UPDATED 2:50 p.m. PDT
READ THE COMPLETE RULING (PDF)
U.S. District Judge Vaughn R. Walker has overturned the voter-approved statewide ban on same-sex marriage. But it is unlikely to be the last word. Just minutes after the ruling, a stay was issued that halted gay marriages and disappointed crowds of gay activists gathered at San Francisco City Hall.
Walker ruled that Proposition 8 of 2008, the voter initiative that stopped gay marriage months after it began, violated the 14th Amendment to the Constitution. He wrote that Proposition 8 “disadvantages gays and lesbians without any rational justification.”
“A private moral view that same-sex couples are inferior to opposite-sex couples is not a proper basis for legislation,” he wrote.
Not long after the ruling, a few hundred people headed from outside the Philip Burton federal courthouse to City Hall a block away, where advocates for gay marriage were hoping to see a resumption of same-sex marriages. They were singing, “Going to the chapel and we’re gonna get married.”
KALW News reported that the San Francisco assessor’s office would not be issuing same-sex marriage licenses Tuesday. The San Jose Mercury News reported Wednesday that they had filed a motion to stay the ruling pending an appeal.
Nonetheless, a crowd gathered at the top of the stairs in City Hall. No proponents of Proposition 8 could be seen.
It’s long been expected that whichever side lost this ruling would appeal to the U.S. Supreme Court. And any Supreme Court decision on the marriage ban, approved in 2008 as Proposition 8 could still be years away, said Ted Olson, one of two lead attorneys opposing the ban, following closing arguments in the case.
The arguments back and forth within the courtroom took on very different issues from the ones that voters wrestled with in 2008. Indeed, David Fleischer, a gay rights activist with the Lesbian, Gay, Bisexual and Transgender Mentoring Project in Los Angeles, said in a recently released report that many voters were misled by anti-gay-marriage television ads.
Prior to closing arguments, each side responded to questions from Walker. Olson and colleague David Boies framed the case as a civil rights issue, one in which the voters of California and the state had taken away a constitutionally protected right of same-sex couples to marry.
Federal law does not recognize same-sex marriages, but the Defense of Marriage Act stipulates that states have authority over their own same-sex marriage laws. If the Supreme Court were to intervene and identify same-sex marriage as a constitutional issue, that would trump state and federal law.

# [Records from a collection]

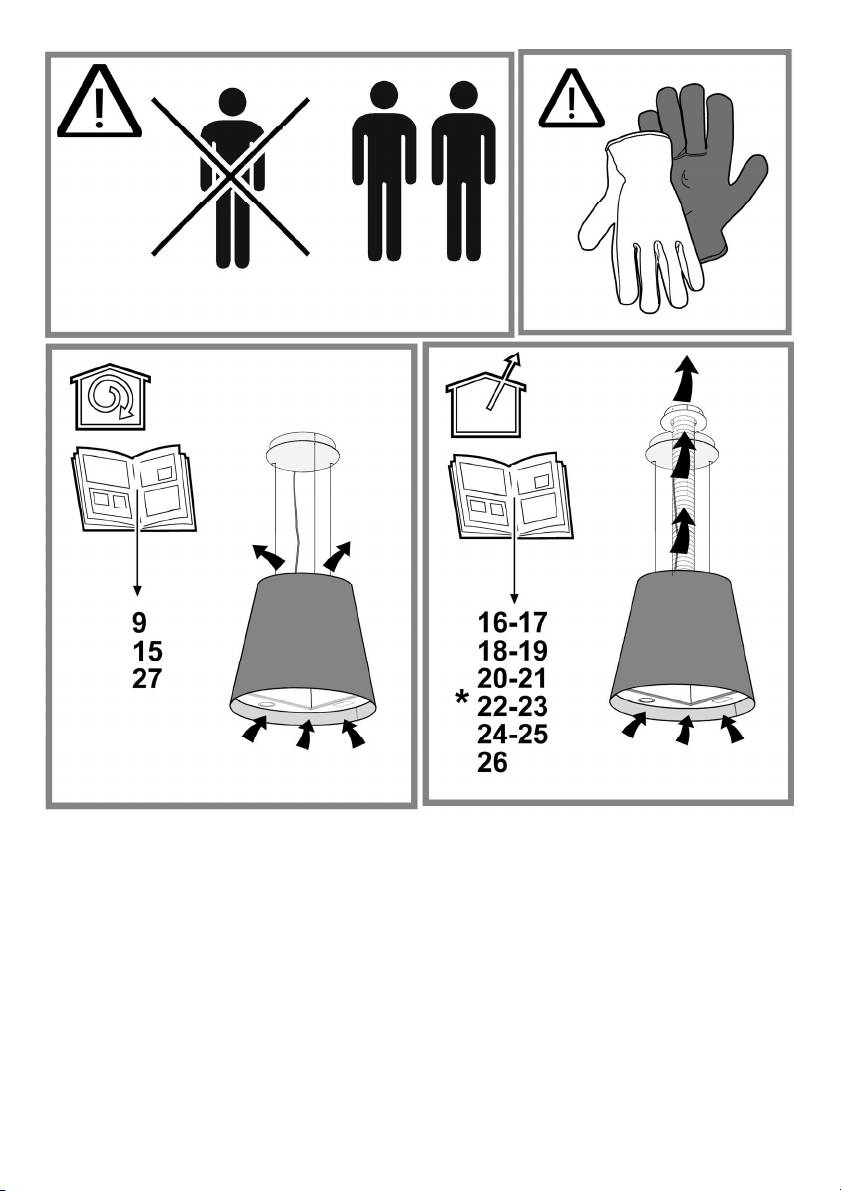 9
15
27

16-17
18-19
20-21
* 22-23
24-25
26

# [EXERCISE BRIEF]
Please retype the article on the Proposition 8 ruling between "KALW News reported" and "in the case.", inclusive. Work only from the article on the Proposition 8 ruling.

# [ANSWER TO THIS EXERCISE]
KALW News reported that the San Francisco assessor’s office would not be issuing same-sex marriage licenses Tuesday. The San Jose Mercury News reported Wednesday that they had filed a motion to stay the ruling pending an appeal.
Nonetheless, a crowd gathered at the top of the stairs in City Hall. No proponents of Proposition 8 could be seen.
It’s long been expected that whichever side lost this ruling would appeal to the U.S. Supreme Court. And any Supreme Court decision on the marriage ban, approved in 2008 as Proposition 8 could still be years away, said Ted Olson, one of two lead attorneys opposing the ban, following closing arguments in the case.